You recognize that “content” is a crowded space—that it’s going to be your job to make sure that any exceptional piece of writing gets in front of the right people. You aren’t intimidated by networking, friendly outreach emails, and working with others to promote your ideas.
This was my “poke” to encourage applicants to highlight their networking ability.
Can you get on major media? Can you guest post on highly selective blogs? Have you appeared on cool podcasts? What sort of genuine connections have you made?
All of that is relevant, and all of it matters.
We love that you have a strong personal brand. We think a rising tide raises all ships, and we’ll encourage and support your personal platform! Ask Gregory Ciotti.

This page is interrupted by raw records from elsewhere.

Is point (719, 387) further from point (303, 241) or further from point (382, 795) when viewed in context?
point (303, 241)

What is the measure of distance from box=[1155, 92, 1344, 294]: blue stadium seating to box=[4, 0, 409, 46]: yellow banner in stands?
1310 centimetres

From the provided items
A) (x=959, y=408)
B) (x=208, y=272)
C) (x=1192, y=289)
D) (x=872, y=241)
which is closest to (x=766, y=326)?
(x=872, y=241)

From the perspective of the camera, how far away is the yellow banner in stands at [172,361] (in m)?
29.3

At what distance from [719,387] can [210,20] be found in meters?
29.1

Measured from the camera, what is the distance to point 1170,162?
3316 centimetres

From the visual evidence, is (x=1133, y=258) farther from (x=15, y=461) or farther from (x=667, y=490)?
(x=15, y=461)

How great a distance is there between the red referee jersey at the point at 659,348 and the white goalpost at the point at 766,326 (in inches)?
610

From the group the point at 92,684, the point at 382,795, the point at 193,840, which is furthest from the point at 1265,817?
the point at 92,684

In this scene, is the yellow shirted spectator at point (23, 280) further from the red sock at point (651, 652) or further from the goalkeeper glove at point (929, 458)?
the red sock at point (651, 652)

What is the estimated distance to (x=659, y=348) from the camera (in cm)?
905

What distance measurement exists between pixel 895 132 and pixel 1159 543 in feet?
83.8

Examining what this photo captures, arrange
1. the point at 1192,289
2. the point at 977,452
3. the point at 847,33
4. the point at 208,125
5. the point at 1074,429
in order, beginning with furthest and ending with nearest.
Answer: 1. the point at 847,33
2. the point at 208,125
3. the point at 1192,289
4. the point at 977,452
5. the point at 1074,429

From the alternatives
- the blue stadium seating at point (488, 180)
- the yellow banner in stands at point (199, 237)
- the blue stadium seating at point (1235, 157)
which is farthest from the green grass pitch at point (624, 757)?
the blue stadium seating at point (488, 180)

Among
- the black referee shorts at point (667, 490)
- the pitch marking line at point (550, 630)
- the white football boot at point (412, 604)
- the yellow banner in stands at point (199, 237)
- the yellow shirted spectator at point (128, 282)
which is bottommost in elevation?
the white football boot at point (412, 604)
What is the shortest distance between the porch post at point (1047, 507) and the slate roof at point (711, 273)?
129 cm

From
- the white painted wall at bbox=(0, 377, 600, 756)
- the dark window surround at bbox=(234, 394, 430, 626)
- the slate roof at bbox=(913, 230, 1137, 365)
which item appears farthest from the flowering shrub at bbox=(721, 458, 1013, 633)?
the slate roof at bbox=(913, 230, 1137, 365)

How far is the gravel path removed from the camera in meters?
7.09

This was just a small reminder that we want to help your personal brand succeed.
We also assume that you have (or are working on) a personal platform, because someone operating in this space really isn’t a fit if they don’t like putting themselves out there.
It doesn’t have to be a blog, but a key trait in standing out is highlighting how you’ve already built a small following somewhere on the web.
You are adept at exploring the technical aspects of building an exceptional user experience. Topics like onboarding, customer success/development, and user retention get you fired up.
Ah, here’s the interesting one: we decided that one way we could improve education for customers was to bridge the gap between the “customer experience” and the “user experience,” with a specific focus on web apps and software, since that makes up a fair amount of Help Scout’s current customers.
This is the big hurdle for us, and for most other companies as well: genuine domain expertise. At the very least, applicants should have a passing familiarity with a topic and the motivation to learn a whole lot more.